The image was very damaging to Falwell and to his memories of his mother. It was degrading. How do you cap the monetary damages on that? Personally, I don’t think monetary damages alone are suitable for all torts. I think Flynt needed to have some small taste of what he himself had inflicted.
And it’s interesting that he ultimately did. His daughter accused him of incest, didn’t she?
Karma?
What’s more, it turned out, he was the incestuous one. Cheap psychoanalysis isn’t very useful usually, but in this case, it does seem that some compulsion made Flynt deride Falwell for exactly what he (not Falwell) was guilty of.
Shades of all those CEOs and political bosses who harass their female employees…. and then protect themselves by turning around and preemptively accusing disaffected employees of “stalking”… or in other ways undermining their professional claims. I’m talking about the sainted Bill Clinton, beloved of liberal feminists….and of a few other people……
I’m sure this satisfaction with punishment won’t sit well with those who see religious and spiritual values as all “milque-toast” and “mildness.” –
To me, that’s a sign of the decay in our sensibilities and the loss of the noble and chivalric value of honor, which is now confined to the Muslim world, or so it seems.
COMMENT: “Not to mention the far more insidious repressive venom he would spew to his students (all his draconian Religious anti-sexuality stuff, and twisted anti-free-speech poison).
RAJIVA: Did Falwell libel anyone when he was expressing his views? No. Then, those are precisely the views the first amendment is for, not for nasty, libelous attacks.
Also, disliking Hustler-type imagery and language don’t make you anti-sex or repressed, unless your idea of sex is not much more than what boys scrawl on bathroom walls. People can be quite sexual, and not want their sex lives displayed like graffiti.
Or can’t anyone tell the difference any longer? Throwing around the word “prudish” at anyone who doesn’t agree with your own level of tolerance for public coarseness is a misuse of the word.
COMMENT: I’m still not sure how the two managed to become friends later in life. (Also, unless there is more credible evidence — why doesn’t Tanya take a polygraph like her dad did? she already wrote a book about it — one can’t simply assume such character-assassinating crimes :b.))
RAJIVA: Again, most of your argument is personal bile, ad hominem, and assumption.
Jerry Falwell got on with Flynt at the end because, like him or not, Falwell took his religious beliefs seriously, and really did feel he could “hate the sin and love the sinner.” That may not sit well with the left, but my opinion of him has nothing to do with his political views or his dogmas – none of which I share. My opinion of him is based on my perception that whatever he was otherwise, as a public person, he presented himself genially, affably, and reasonably (
[Correction: I should add the phrase ‘when speaking to other people.’ It is true that Falwell used harsh language about groups of people, but that was language based on evangelical and fundamentalist criteria that he held about their behavior. This was the argument I made in a piece called, “God’s Son, Falwell’s Mother, and the Rest of Us Ho’s”].
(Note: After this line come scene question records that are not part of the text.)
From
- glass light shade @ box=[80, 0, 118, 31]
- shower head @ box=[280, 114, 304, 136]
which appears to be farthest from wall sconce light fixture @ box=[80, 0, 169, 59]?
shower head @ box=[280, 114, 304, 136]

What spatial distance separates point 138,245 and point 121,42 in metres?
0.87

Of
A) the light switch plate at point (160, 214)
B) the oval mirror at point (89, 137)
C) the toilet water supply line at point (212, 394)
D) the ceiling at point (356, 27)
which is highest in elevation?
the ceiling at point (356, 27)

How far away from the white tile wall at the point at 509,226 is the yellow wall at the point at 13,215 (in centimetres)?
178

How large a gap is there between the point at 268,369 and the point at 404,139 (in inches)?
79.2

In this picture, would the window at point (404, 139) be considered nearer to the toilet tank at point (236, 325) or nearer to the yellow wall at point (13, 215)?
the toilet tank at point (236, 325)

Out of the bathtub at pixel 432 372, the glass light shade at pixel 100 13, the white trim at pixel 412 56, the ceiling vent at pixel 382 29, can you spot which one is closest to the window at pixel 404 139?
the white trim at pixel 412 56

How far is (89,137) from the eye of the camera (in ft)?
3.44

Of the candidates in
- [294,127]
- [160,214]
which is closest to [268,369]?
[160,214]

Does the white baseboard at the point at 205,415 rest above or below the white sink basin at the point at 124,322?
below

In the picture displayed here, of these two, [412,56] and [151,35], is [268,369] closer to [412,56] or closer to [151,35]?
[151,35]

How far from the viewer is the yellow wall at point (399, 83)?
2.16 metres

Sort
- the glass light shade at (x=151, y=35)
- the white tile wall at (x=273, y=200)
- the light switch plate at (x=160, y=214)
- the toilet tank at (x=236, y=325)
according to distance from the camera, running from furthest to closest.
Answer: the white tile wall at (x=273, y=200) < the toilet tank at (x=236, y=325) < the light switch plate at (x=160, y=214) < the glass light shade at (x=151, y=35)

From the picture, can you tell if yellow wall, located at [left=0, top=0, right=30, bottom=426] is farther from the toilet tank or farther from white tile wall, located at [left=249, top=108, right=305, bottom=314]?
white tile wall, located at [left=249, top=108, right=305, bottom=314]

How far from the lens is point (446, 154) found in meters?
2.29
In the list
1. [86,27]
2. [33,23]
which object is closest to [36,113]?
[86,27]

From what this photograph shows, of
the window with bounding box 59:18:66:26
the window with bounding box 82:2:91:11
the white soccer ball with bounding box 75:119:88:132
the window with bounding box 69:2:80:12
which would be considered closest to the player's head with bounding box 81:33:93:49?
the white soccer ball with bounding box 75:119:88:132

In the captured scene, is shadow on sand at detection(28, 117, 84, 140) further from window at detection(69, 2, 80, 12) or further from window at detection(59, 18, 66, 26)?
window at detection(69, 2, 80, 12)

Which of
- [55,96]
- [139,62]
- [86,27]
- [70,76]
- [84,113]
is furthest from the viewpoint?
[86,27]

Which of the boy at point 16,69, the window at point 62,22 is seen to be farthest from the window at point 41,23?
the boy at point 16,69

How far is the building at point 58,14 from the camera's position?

He did not deserve the filth slur thrown at him by Flynt, he was a better man than Flynt
(Correction: I should add the phrase – ‘in this respect’), and Flynt recognized it at some level….
Update: The fact that through most of history both secular and religious thinkers have regarded homosexual behavior as morally wrong can provide some rational justification for differentiating between Falwell’s attacks on homosexual behavior ( in language like “part of a Satanic system”) and any other random personal attack on another human being. There is a distinction that can be made between those two types of attacks.
Camille Paglia makes this point in an essay she wrote about a Martha Nussbaum critique that I’ll try to link here…
Note: I am a firm supporter of gay marriage.